Teks Dokumen

§ §

Ketika Sedekah Belum Berbuah
Sedekah atau infaq memang sangat unik. Janji Allah bahwa sedekah membawa berkah tidak pernah salah. Berkah tersebut bukan monopoli orang muslim saja, melainkan seluruh manusia, baik muslim maupun kafir. Namun, ternyata banyak orang kurang yakin dengan sunnatullah tersebut.
Pernah terjadi kisah unik tentang keajaiban sedekah. Pada zaman dahulu, negara Islam menjamin kesejahteraan para guru dan pelajar dengan memberikan santunan wajib yang diambilkan dari baitul mal. Besarannya bervariasi sesuai dengan kapabilitas mereka. Bantuan tersebut dibayarkan rutin tiap tahun. Adalah Haiwah bin Syuraih, seorang ahli fikih dan muhaddits, pergi ke baitul mal untuk mengambil tunjangannya sebesar 60 dinar. Ulama yang zuhud tersebut tidak langsung membawa pulang uang yang beliau terima. Beliau berkeliling mencari orang fakir, miskin atau ibnu sabil untuk beliau santuni. Sehingga, uang 60 dinar tersebut habis tak tersisa.
Sesampainya di rumah, keanehan terjadi atas izin Allah. Saat merapikan tempat tidurnya, beliau menemukan uang sejumlah 60 dinar. Jumlah tersebut sama dengan yang beliau sedekahkan. Saudara sepupu beliau mengetahui kejadian tersebut lantas ingin mencoba dengan penuh antusias. Ia pun ikut menyedekahkan 60 dinar jatah bantuannya tanpa tersisa sekepingpun. Persis seperti yang dilakukan Haiwa bin Syuraih. Ia berharap muncul keajaiban serupa. Setelah itu, ia periksa kolong tempat tidurnya. Ternyata, tak ada uang dinar di sana. Bahkan, setelah ia obrak-abrik seisi rumah, 60 dinar yang diharapkan tak pernah muncul.
Ia mengeluhkan kejadian itu kepada Haiwah, “Aku sedekahkan seluruh tunjanganku. Namun, hasilnya nihil.” Haiwah menjawab dengan simple, “Aku sedekahkan hartaku kepada Allah dengan yakin. Tapi kamu bersedekah karena coba-coba.”
Kisah di atas menggambarkan bahwa nominal atau kuantitas sedekah yang diberikan oleh beberapa orang bisa jadi sama. Tapi, kondisi iman dan keyakinan mereka berbeda-beda. Ada orang yang benar-benar yakin dengan pahalanya di sisi Allah. Ada pula orang yang terpacu bersedekah setelah mendengar suatu cerita lalu ingin membuktikan kebenarannya atau melihat hasilnya. Apakah benar bahwa berkahnya turun secara langsung? Apakah balasannya benar-benar 10 kali lipat dari sedekah? Dan masih banyak pertanyaan lainnya.

§ §

Tugas yang Dikerjakan
• a. Kembalikan bagian teks tentang sedekah mulai dari "Pernah terjadi kisah" sampai dengan "habis tak tersisa.", tanpa perubahan apa pun.
• b. Sebutkan seluruh golongan orang yang dicari Haiwah bin Syuraih untuk diberi santunan menurut teks tentang sedekah.
• c. Jawab pertanyaan berikut berdasarkan teks tentang sedekah:
(i) Berapa besar tunjangan yang diambil Haiwah bin Syuraih dari baitul mal?
(ii) Apa yang sedang dilakukan Haiwah ketika menemukan uang di rumahnya?
(iii) Menurut jawaban Haiwah, atas dasar apa sepupunya bersedekah?

Data Mentah
§ §

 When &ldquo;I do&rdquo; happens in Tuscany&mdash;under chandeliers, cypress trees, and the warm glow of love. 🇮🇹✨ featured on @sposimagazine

§ §

Kunci Jawaban
• a.
Pernah terjadi kisah unik tentang keajaiban sedekah. Pada zaman dahulu, negara Islam menjamin kesejahteraan para guru dan pelajar dengan memberikan santunan wajib yang diambilkan dari baitul mal. Besarannya bervariasi sesuai dengan kapabilitas mereka. Bantuan tersebut dibayarkan rutin tiap tahun. Adalah Haiwah bin Syuraih, seorang ahli fikih dan muhaddits, pergi ke baitul mal untuk mengambil tunjangannya sebesar 60 dinar. Ulama yang zuhud tersebut tidak langsung membawa pulang uang yang beliau terima. Beliau berkeliling mencari orang fakir, miskin atau ibnu sabil untuk beliau santuni. Sehingga, uang 60 dinar tersebut habis tak tersisa.

• b.
fakir
miskin
ibnu sabil

• c.
(i) 60 dinar
(ii) Merapikan tempat tidurnya
(iii) Karena coba-coba